Seulement, le pasteur Tchana Landry assure que lui et les siens n’ont jusqu’à ce jour pas reçu de manière formelle la lettre de la Cour suprême qui indique qu’un pourvoi en cassation a été fait. « Selon la loi, la Cour suprême doit nous notifier. Ils disent que la lettre du Minat vaut plus que la lettre de la justice. Il y a d’autres procédures en justice encore en cours dans le cadre de cette affaire », indique le pasteur Tchana Landry qui ne désiste pas. Mais pour comprendre l’affaire, il faut remonter au décès du fondateur et premier Président du conseil d’administration de la Vraie église de Dieu du Cameroun, le pasteur Nestor Toukea, le 10 août 2020. Des fidèles relatent qu’une assemblée générale (Ag) s’est tenue à Mombo, dans le département du Moungo, le 13 février 2021 pour désigner son remplaçant. La réunion a abouti à la désignation d’un nouveau Pca, le révérent Tchana Tchani Dantse Landry. Une correspondance à titre d’information est adressée au ministre de l’Administration territoriale (Minat) avec en copie le procès-verbal de l’Ag de Mombo.

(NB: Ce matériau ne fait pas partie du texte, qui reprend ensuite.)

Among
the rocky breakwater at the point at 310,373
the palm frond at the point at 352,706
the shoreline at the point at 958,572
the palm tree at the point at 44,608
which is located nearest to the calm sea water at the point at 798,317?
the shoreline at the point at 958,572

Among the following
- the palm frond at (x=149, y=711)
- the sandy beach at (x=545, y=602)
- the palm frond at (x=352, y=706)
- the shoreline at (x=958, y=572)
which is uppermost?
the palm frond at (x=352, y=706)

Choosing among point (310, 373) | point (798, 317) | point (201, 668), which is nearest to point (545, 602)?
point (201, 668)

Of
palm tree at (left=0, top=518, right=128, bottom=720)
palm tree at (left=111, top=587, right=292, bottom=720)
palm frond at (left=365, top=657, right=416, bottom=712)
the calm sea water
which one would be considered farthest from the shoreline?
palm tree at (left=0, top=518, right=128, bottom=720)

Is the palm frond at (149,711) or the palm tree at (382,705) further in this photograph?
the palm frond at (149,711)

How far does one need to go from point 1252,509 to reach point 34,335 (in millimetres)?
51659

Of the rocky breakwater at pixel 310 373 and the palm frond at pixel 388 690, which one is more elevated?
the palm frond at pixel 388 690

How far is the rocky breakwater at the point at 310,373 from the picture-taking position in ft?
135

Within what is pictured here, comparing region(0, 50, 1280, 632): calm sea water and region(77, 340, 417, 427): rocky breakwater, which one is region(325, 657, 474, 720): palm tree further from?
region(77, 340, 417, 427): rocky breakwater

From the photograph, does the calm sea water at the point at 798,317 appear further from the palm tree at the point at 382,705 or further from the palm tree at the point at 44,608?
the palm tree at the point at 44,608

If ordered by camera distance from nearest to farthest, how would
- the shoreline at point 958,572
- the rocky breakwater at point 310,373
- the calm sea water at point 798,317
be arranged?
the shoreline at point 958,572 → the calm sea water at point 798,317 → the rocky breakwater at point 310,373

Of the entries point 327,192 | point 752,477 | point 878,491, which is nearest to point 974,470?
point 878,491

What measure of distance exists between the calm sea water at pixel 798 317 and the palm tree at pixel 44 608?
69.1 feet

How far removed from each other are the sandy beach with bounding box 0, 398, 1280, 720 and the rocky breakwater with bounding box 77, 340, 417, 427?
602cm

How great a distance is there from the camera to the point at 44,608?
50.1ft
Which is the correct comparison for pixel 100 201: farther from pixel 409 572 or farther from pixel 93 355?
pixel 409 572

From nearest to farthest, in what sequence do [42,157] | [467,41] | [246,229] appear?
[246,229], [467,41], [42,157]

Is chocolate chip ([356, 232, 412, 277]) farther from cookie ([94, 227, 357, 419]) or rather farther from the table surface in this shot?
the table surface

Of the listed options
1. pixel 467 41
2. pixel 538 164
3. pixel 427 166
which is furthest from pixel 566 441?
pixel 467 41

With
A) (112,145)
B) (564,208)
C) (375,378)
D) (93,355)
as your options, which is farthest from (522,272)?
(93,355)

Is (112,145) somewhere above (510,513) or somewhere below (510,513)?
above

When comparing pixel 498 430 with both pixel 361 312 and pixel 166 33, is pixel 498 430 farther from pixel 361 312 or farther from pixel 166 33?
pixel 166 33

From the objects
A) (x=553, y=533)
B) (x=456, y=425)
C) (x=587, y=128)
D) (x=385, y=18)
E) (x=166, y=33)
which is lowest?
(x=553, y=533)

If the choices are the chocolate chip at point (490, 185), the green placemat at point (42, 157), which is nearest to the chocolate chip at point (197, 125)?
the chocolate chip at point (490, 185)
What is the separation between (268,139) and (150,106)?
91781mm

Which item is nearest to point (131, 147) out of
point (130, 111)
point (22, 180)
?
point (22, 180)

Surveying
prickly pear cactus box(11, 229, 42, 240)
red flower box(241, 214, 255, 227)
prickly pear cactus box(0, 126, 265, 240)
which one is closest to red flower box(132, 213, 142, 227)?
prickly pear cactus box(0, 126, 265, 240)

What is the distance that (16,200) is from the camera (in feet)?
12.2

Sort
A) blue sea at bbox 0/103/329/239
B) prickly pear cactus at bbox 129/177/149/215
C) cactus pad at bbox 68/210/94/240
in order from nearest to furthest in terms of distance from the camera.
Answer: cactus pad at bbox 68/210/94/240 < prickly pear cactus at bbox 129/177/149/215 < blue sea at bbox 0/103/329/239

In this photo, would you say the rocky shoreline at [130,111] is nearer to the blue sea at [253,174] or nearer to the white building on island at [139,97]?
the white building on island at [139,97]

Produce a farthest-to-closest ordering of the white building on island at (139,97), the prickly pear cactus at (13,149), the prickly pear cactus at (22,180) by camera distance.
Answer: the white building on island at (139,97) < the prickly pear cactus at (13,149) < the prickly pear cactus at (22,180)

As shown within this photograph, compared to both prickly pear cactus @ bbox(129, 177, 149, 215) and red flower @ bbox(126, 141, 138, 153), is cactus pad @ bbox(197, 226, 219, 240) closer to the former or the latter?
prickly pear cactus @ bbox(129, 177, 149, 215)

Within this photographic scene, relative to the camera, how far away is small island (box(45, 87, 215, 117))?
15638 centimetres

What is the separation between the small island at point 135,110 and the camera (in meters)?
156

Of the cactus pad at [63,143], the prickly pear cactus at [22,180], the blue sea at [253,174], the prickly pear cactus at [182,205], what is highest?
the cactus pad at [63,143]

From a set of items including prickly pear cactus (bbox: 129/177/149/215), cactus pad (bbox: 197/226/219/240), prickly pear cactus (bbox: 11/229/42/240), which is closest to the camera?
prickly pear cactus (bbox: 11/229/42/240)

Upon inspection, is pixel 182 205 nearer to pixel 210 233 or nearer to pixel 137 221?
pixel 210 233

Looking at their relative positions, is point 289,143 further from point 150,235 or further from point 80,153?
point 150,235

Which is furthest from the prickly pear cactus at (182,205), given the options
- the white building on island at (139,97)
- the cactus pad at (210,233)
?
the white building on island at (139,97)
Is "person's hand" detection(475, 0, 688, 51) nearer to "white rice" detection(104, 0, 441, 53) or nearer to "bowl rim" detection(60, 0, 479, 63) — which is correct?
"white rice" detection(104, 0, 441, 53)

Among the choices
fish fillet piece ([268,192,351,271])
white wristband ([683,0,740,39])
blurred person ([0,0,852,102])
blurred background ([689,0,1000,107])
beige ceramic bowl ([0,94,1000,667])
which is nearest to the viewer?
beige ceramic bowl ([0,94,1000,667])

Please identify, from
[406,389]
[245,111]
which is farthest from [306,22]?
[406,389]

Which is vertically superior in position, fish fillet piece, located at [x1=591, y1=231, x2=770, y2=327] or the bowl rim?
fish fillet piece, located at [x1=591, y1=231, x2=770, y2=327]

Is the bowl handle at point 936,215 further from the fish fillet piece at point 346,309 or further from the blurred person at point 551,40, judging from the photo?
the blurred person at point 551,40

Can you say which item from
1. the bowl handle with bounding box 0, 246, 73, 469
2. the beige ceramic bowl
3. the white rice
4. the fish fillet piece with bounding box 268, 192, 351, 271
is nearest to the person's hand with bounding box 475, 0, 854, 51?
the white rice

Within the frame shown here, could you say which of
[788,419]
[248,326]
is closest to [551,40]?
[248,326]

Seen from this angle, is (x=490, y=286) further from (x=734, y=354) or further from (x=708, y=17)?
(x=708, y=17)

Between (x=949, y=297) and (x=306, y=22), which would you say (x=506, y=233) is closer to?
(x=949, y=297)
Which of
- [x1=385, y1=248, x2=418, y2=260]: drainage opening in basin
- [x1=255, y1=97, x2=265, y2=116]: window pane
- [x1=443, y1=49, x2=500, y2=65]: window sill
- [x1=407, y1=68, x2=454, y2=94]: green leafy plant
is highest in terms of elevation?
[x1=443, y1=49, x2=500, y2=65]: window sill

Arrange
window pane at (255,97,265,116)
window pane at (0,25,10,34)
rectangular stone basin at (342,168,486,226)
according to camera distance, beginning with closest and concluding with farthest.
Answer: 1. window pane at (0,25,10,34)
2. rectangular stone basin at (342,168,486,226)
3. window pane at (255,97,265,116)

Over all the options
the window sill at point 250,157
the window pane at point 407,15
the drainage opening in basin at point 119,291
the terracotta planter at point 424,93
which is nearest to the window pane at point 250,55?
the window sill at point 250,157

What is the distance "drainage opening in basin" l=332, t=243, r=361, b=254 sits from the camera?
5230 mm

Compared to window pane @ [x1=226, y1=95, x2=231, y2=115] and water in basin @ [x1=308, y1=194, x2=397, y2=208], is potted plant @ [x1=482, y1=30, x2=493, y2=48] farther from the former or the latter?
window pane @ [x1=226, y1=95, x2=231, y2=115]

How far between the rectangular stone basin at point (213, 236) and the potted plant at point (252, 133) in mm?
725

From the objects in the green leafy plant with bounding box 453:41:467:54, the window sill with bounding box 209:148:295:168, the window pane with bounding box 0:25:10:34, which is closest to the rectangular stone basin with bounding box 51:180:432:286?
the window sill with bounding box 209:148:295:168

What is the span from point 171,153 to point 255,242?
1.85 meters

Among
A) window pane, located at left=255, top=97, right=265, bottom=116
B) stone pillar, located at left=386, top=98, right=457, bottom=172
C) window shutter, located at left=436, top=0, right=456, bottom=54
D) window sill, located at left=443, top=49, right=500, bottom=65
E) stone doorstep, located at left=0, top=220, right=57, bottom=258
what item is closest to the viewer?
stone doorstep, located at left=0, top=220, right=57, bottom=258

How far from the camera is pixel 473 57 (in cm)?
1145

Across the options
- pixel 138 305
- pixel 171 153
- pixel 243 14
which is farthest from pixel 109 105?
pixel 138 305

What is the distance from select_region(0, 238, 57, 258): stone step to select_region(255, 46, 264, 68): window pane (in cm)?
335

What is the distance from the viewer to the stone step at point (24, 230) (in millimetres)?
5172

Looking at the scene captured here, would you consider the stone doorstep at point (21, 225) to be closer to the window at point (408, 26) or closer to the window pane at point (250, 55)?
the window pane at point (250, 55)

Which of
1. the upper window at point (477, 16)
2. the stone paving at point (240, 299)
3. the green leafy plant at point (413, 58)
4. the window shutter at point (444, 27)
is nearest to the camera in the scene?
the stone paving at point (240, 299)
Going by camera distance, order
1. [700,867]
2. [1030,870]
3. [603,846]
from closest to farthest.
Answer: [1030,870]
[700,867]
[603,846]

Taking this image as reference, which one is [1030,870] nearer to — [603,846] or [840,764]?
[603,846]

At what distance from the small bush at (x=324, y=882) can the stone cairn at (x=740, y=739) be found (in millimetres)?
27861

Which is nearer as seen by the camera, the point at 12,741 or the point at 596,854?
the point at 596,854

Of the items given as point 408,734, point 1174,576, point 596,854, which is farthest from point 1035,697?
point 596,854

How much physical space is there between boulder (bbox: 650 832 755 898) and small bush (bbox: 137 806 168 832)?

« Une équipe dissidente a fabriqué un autre procès-verbal qu’ils ont mis dans le dossier on ne sait par quel moyen. Le ministre a indiqué que le Pv n’était pas conforme. Le nouveau Pv parle de Conseil d’administration et de conseil spirituel, or ce dernier poste n’existe pas dans nos textes », a expliqué Me Honoré Tongnin, un fidèle, lors d’une manifestation le 24 mars 2024 à la chapelle de Nyalla à Douala. Il a en outre fait savoir qu’une affaire est pendante devant le tribunal. Pour Blaise Bankoue, le secrétaire général a assuré l’intérim du directoire après le décès du fondateur. « A l’Ag du 13 février 2021, deux charges ont été présentées. Les statuts ne le prévoyaient pas, mais le fondateur de son vivant avait laissé des écrits datés de 2005. Il avait suggéré qu’après sa mort qu’on divise les charges en deux : une charge spirituelle et une charge administrative (pour le Pca). L’église malgré tout a accepté. Aujourd’hui, ils rentrent dans les statuts alors que les statuts n’ont pas été respectés à l’Ag. Jusqu’au 3 juillet, le Pv de l’Ag n’était pas signé. Donc le Pv fait en catimini et déposé au Minat était un faux », défend l’évangéliste.

De multiples contestations

Une autre Ag convoquée par le secrétaire général le 9 février 2023 sera avortée à la suite d’un mouvement d’humeur de protestation deux jours plus tôt dans la cour de la sous-préfecture de Kribi 1er. Une autre manifestation en paroisse a eu lieu le jour-dit de l’Ag. Une autre Ag encore a été convoquée pour le 14 juin 2023 à Ayos dans la région du Centre. Elle sera interdite par le sous-préfet saisi. L’Ag se tiendra finalement le 17 juin. « L’interdiction ne frappait que la journée du 14 », précisent des fidèles. Dans une lettre datée du 28 février 2024 le ministre Paul Atanga Nji a dit prendre acte des changements intervenus au sein de la Vraie église de Dieu du Cameroun « à l’issue de l’assemblée générale extraordinaire d’Ayos tenue le 17 juin 2023, notamment la modification des statuts et règlement intérieur ainsi que la désignation des membres du Bureau exécutif de l’œuvre (…) ». Au plus fort de toutes ces ramifications, Blaise Bankoue soutient corps et âme que la paix est de retour au sein de la Vraie église de Dieu du Cameroun, reconnue par décret du président de la République le 31 décembre 1971. L’association cultuelle compte environ 500 assemblées et est étendue dans quatre continents à savoir l’Afrique, l’Asie, l’Europe et l’Amérique.